Confieso que me intimida la rareza de
Islandia. Recelo de un país sin árboles. ¿Tú has visto fotos?
Minerales marcianos, vetas de colores rabiosos, hielo parecido a
bolitas de mercurio. Presiento que voy a caminar por una pintura
abstracta. Tierra rota y volcanes. Un planeta abierto en canal.
Paisajes a los que tu tranquilidad no debería enfrentarse. Como leer
el diario de tu marido. A mí me asusta quedarme imantada. No poder
dejar de mirarlo. No querer volver a ningún otro sitio. Enamorarme como esas
veces, de la persona equivocada, con el hígado, el útero y el
páncreas. Querer abandonarlo todo, echarle ácido a la cara de alguna
novia, no responder a las llamadas de mis padres, no comer más que
yogur caducado y pipas porque la pasión te inutiliza para bajar a
comprar algo.
No quiero ver estas fotos de cerca |
Así que sigo de cuarentena en esta
cafetería tan vulgar, a fuerza de moderna y bonita. No he
metabolizado aún la tonelada de diazepam que me metí para el vuelo.

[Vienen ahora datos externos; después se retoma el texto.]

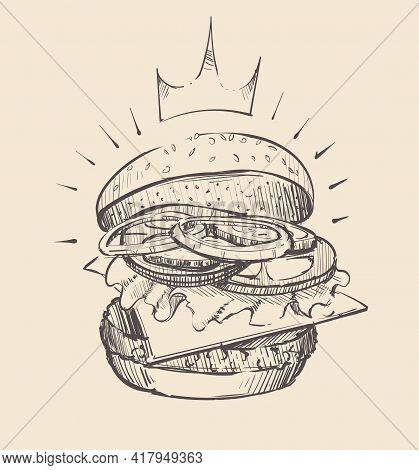 Big Juicy Open Burger Sketch Vector Illustration Art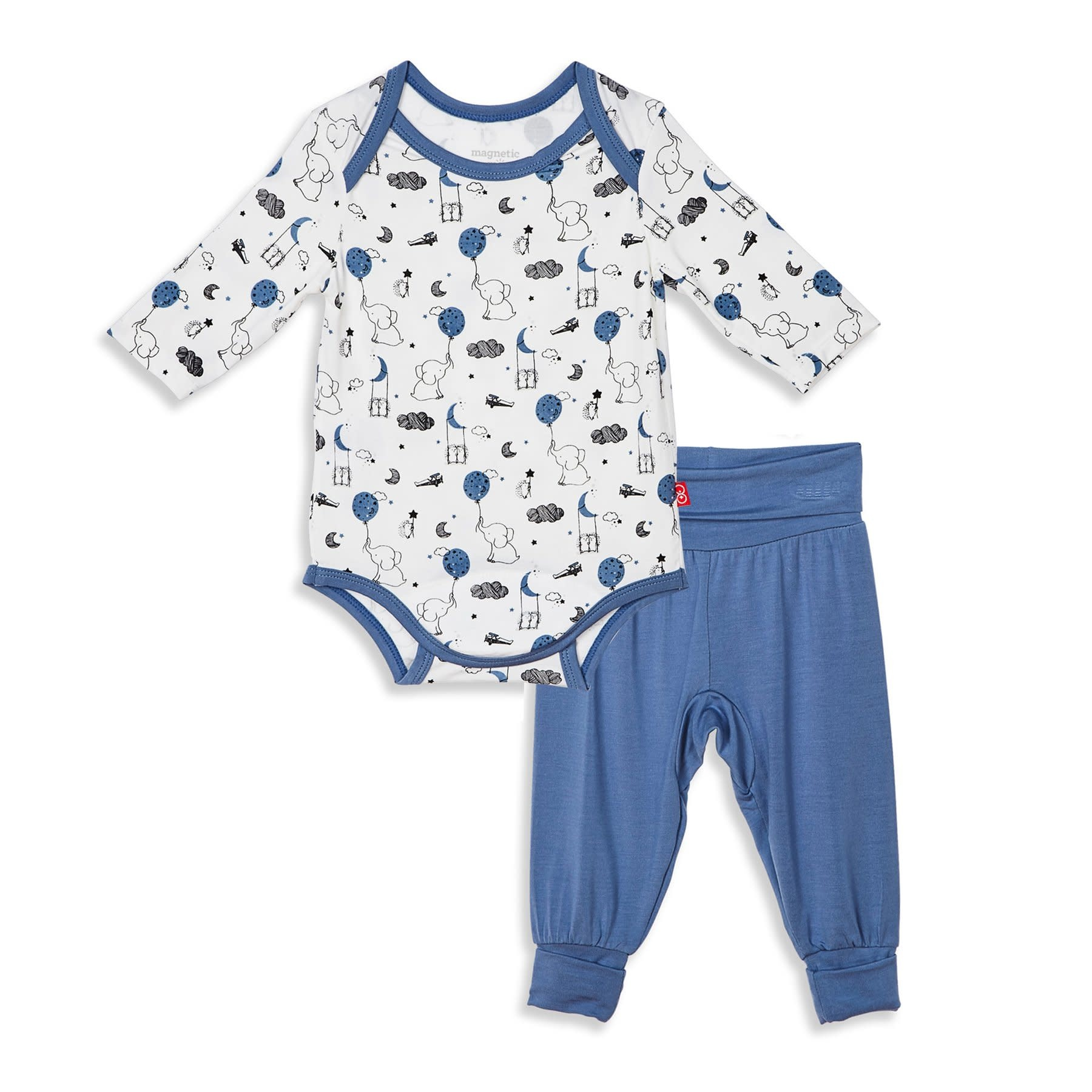 Magnificent Baby Bodysuit Set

En mi habitación no hay persianas. Si me fuera para allá, me
tumbaría en la cama y pensaría otra vez que una orquídea me espía.
No quiero que den las once p.m. y que la noche no acuda a la cita. Las horas pasarán en un terrible instante de luz coagulada que
empapará mi antifaz y lo volverá inservible. No voy a poder dormir en
dos semanas. Este país no es posible.